> _ENTRIES SHOWN_:
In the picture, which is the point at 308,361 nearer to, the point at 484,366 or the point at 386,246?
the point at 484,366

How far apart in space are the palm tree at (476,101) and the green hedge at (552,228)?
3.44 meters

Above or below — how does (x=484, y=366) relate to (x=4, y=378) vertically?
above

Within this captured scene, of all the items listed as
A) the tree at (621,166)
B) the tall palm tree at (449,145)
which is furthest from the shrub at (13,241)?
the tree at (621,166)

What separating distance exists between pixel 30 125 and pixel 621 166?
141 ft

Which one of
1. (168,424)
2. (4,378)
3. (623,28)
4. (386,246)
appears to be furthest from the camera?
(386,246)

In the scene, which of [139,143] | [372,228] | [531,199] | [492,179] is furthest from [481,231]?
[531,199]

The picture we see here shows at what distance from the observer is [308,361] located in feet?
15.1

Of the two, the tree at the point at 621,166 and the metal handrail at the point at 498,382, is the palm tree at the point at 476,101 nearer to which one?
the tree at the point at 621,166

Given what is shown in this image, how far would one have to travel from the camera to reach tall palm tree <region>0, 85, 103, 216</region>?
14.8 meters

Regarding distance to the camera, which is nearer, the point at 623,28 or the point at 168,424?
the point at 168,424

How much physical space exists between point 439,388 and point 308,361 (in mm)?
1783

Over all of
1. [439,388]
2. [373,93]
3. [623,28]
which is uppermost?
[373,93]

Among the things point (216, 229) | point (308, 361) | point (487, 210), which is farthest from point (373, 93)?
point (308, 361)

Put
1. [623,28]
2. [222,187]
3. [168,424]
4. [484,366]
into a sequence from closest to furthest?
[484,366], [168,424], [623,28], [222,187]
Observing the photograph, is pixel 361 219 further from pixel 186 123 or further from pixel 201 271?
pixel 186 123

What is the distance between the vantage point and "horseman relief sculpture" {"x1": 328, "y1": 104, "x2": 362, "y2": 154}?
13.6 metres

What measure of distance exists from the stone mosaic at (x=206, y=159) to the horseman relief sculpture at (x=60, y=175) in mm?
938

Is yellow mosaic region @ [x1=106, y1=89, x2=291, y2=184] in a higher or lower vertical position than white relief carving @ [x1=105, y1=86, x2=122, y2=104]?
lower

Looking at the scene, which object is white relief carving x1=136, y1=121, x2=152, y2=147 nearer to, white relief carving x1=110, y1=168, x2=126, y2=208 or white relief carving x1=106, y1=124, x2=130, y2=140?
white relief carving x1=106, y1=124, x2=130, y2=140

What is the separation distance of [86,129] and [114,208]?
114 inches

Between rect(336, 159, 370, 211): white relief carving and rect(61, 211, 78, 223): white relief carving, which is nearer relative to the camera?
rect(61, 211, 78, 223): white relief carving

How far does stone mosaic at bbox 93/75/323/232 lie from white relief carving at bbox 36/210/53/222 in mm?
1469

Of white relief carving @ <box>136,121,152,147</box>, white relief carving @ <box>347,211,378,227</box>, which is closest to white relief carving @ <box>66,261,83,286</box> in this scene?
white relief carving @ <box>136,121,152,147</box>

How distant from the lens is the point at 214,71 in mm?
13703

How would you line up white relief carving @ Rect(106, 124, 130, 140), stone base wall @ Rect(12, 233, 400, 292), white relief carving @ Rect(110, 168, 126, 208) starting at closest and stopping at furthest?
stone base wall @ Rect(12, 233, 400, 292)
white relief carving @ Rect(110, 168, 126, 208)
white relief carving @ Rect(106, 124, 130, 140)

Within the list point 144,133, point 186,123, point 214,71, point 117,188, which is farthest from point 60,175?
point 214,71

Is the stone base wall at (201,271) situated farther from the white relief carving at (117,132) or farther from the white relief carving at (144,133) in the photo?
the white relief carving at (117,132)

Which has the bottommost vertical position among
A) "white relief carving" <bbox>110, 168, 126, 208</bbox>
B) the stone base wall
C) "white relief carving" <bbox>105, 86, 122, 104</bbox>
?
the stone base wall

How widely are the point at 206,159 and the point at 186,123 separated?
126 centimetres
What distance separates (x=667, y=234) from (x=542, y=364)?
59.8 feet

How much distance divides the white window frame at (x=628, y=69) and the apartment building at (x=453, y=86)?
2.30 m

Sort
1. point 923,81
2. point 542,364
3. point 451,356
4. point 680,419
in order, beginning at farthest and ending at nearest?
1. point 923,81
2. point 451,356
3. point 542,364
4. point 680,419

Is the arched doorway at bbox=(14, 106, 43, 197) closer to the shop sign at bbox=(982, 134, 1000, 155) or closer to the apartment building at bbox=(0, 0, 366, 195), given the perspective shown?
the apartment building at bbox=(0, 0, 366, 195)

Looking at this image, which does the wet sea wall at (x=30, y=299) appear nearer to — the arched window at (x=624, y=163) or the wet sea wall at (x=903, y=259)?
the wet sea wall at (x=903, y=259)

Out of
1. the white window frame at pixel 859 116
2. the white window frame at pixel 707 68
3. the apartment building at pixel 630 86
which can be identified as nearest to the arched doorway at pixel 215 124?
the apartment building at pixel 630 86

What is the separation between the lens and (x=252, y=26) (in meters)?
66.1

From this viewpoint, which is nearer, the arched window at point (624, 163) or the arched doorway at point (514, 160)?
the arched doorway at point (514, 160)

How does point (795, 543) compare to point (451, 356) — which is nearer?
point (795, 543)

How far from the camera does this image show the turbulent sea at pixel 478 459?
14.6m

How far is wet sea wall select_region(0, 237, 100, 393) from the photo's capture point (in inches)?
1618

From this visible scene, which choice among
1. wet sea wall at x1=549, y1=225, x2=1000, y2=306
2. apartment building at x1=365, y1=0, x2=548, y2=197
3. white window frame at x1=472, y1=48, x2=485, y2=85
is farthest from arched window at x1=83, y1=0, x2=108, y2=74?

> _EXERCISE_: Render everything from the line containing "How far from" down to the end of the records as a Markdown table with the columns Row and Text, numbering each line and skipping blank lines.

> _RESPONSE TO THIS TASK_:
| Row | Text |
|---|---|
| 1 | How far from the camera does this image show the turbulent sea at pixel 478 459? |
| 2 | 14.6m |
| 3 | How far is wet sea wall select_region(0, 237, 100, 393) from the photo's capture point (in inches)? |
| 4 | 1618 |
| 5 | From this visible scene, which choice among |
| 6 | 1. wet sea wall at x1=549, y1=225, x2=1000, y2=306 |
| 7 | 2. apartment building at x1=365, y1=0, x2=548, y2=197 |
| 8 | 3. white window frame at x1=472, y1=48, x2=485, y2=85 |
| 9 | is farthest from arched window at x1=83, y1=0, x2=108, y2=74? |